Requiem pour un cavalier

« Et par saint Georges, vive la cavalerie ! ».
Qui dans l’armée de terre ne connait cette exclamation (en deux temps) qui retentissait sur les champs de bataille et toujours encore aujourd’hui dans les repas de corps à la gloire d’une armée pas comme les autres, les premiers en avant-garde, les derniers en arrière-garde. La cavalerie (reine des batailles…de l’avis des cavaliers) dont le cheval n’est plus qu’un symbole.

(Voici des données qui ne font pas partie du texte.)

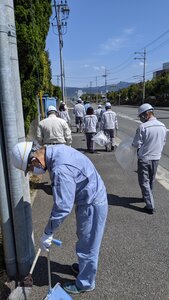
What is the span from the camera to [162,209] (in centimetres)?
557

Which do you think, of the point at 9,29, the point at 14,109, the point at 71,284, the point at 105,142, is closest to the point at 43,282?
the point at 71,284

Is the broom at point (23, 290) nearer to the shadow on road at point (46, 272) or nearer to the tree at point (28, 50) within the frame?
the shadow on road at point (46, 272)

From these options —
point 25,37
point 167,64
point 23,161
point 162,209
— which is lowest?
point 162,209

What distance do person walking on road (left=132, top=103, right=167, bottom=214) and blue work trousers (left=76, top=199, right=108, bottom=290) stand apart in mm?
2381

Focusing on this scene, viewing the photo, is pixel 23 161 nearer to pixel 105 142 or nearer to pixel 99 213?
pixel 99 213

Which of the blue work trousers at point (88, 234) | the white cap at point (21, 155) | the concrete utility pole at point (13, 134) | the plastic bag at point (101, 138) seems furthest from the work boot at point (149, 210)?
the plastic bag at point (101, 138)

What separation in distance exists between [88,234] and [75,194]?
46 centimetres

Pierre JORROT était un cavalier, doté de toutes les vertus de ce type de soldat, cavalier de corps et d’esprit, l’esprit cavalier. On reconnaissait très vite en lui une synthèse des qualités traditionnelles, l’élégance, la distinction, la courtoisie et surtout le panache. Il n’eût pas aimé qu’on le lui dise, sa modestie étant une autre de ses qualités, sans oublier sa coutume de plaisanter de tout.
Nous voici rassemblés, Pierre, tes confrères de la section du Finistère Nord, sous la houlette de notre président, André Le Berre, et derrière le drapeau tricolore timbré de l’étoile à 5 branches sous son ruban écarlate du premier ordre national pour lequel tu t’es tant dévoué. Adieu mon colonel. Ironie du sort ! Dans cette église paroissiale, ton église paroissiale où nous sommes cet après-midi, nous pouvons admirer là devant nous sous la croisée d’ogives de la voûte du chœur la maîtresse vitre. Elle nous montre la lance, la cuirasse et le dragon d’un frère d’armes du saint patron de la cavalerie, saint Michel, le chef des milices célestes. Il personnifie la lutte du Bien contre le Mal, celui-ci terrassé par celui-là.
Encore un dragon, mais des temps modernes, le général GENAUDIER, sous les ordres duquel Pierre a longtemps servi, a voulu donner une touche d’humour à un tableau qui risquait d’être trop sérieux.
N’attendez pas de moi un panégyrique. Pierre n’eut pas apprécié du tout ». Et le général de cavalerie de choisir dans ses souvenirs une anecdote facétieuse qui a réussi à dérider la pieuse assemblée, celle de la nef et celle du chœur en la personne du père abbé lui-même. Un tour de force dans une messe de requiem. Qui a dit que l’humour, c’était du beurre sur le pain sec de l’humanité ?

NOTRE DAME DE LA ROUTE
Cérémonie religieuse de « classe » au déroulement impeccable, digne de cet homme de foi et de pratique régulière. L’assistance, cela se voyait, n’était pas là pour faire acte de présence. Tout n’était que fleurs, chants, fumée d’encens, musique d’orgue. Moment le plus émouvant la montée au pied de l’autel du cortège des petits-enfants du colonel, porteurs de luminaires, cierges ou lumignons dont la flamme scintillante, symbole de Résurrection venait saluer le grand père tant aimé. Remarquable homélie du célébrant désireux de christianiser la douleur et la mort en les comparant à celle du Christ. Pas résignation mais espérance. Non sans émotion les anciens ont pu retrouver dans la dernière prière chantée, en latin, le Salve Regina des messes d’avant le concile de Vatican II. Pour la famille Jorrot, la Reine des Cieux était surtout la Reine de la Route, c’est à dire du voyage veillant sur les nombreux déménagements avec changement de résidence. Version mariale de saint Christophe. A domicile se trouve une statuette de Notre Dame de la Route.
Adieu JORROT. Repose en paix. Que la terre de Brest te soit légère. Mais qu’importe l’endroit, le meilleur tombeau des morts est la mémoire des vivants. Je sais que pour toi la mort n’est pas une fin mais le début d’une vie nouvelle. Sur le monument aux morts de Lesneven est gravé en lettres d’or cette sentence ô ! combien vraie :
« Tant que tu te souviendras je vivrai ». Adieu.